Dabei ist zu berücksichtigen, dass Haftraten nicht unbedingt etwas mit Kriminalitätsentwicklungen zu tun haben. Wie viele Menschen und welche von ihnen ins Gefängnis kommen, ist stark davon abhängig, wie im Strafrechtssystem mit Kontrollen, Verdacht und Anzeigen umgegangen wird. Das fängt bei der polizeilichen Anzeige an und geht bis zum Richter_innenspruch. Auf allen Ebenen gibt es Interpretations- und Ermessensspielräume; auf jeder Stufe können sich die Verantwortlichen in vielen Fällen noch gegen eine Kriminalisierung entscheiden. Polizeiliches Wegsehen etwa ist ein solches Mittel, die Einstellung des Verfahrens oder die Maßnahmenauswahl im Falle eines Schuldspruchs, z.
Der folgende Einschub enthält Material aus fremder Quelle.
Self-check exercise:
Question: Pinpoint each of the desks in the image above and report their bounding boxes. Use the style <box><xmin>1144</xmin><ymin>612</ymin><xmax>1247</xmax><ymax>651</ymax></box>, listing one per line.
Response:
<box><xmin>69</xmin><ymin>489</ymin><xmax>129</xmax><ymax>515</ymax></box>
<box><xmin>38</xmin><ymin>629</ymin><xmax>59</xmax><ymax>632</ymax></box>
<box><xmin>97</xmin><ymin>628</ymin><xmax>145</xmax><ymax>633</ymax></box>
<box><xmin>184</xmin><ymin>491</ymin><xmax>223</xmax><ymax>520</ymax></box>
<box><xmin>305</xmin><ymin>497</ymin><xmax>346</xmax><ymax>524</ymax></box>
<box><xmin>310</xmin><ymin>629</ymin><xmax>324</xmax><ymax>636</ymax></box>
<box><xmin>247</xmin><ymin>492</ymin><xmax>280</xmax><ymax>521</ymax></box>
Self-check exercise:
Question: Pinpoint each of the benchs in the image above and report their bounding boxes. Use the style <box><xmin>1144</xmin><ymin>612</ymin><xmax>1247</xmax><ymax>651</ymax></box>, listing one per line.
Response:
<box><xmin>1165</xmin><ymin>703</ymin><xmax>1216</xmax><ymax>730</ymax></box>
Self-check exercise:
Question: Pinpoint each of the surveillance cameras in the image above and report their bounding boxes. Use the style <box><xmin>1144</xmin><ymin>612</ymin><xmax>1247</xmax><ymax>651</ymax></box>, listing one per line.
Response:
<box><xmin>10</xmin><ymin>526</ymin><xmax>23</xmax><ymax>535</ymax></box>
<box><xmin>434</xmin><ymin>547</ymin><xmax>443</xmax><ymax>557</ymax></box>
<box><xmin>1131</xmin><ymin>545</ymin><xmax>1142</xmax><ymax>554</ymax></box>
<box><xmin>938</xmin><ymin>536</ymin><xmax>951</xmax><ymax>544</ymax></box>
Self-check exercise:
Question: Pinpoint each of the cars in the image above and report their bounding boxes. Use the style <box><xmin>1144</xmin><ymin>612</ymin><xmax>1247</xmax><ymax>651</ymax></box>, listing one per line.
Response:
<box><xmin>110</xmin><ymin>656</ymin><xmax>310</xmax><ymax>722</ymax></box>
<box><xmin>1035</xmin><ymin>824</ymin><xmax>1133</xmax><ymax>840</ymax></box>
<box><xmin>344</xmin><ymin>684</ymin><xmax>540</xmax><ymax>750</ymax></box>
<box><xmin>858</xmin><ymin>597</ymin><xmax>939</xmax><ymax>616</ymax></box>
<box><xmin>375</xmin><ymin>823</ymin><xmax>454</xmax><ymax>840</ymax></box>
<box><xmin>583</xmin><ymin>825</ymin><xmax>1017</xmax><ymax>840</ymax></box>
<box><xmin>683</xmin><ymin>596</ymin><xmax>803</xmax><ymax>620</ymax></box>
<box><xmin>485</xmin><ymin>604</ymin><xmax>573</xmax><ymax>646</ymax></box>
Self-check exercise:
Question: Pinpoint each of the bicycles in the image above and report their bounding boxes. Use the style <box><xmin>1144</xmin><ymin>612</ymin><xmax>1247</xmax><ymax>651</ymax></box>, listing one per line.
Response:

B. als Bewährungsstrafe. Auf derartige Spielräume versucht aktuell eine Kampagne gegen Racial Profiling in Deutschland (2) einzuwirken. Sie zeugt von dem Versuch, dem polizeilich oft rassistisch gefärbten Ermessen entgegenzutreten. 

MUSS DAS GEFÄNGIS GERETTET WERDEN? 

Um Bilanz zu ziehen: Strafvollzug perpetuiert soziale Ungleichheit. Und was noch unerwähnt blieb: Er traumatisiert, ebenso wie er als Stigma nachhaltig anhaftet. Das erschwert es, nach dem Gefängnis wieder ein „normales“ Leben zu führen. Beides haben wir kürzlich im Skandal um die Vergewaltigung eines Jugendlichen in U-Haft gesehen. Hier wurde wieder einmal deutlich, dass sogar schwerste physische Gewalt zur Gefängnisnormalität gehört. Schließlich sei, so Justizministerin Karl, Strafvollzug „kein Paradies“ (3). Und ihre Aussage, dass unter Unschuldsvermutung einsitzende U-Haft-Insass_innen „schwere Straftaten“(4) begangen hätten, zeigt an, welch eine enorme negative Symbolwirkung vom Gefängnis ausgeht. Zwar wird nicht unbedingt mehr inhaftiert. Wer aber einsitzt, der erlebt immer öfter einen Verwahrvollzug. Wären die Inhaftierten nicht Gefangene, sondern Patient_innen in einem Krankenhaus – solche Umstände würden jedes Management sofort zur Schließung ihrer Einrichtung veranlassen. 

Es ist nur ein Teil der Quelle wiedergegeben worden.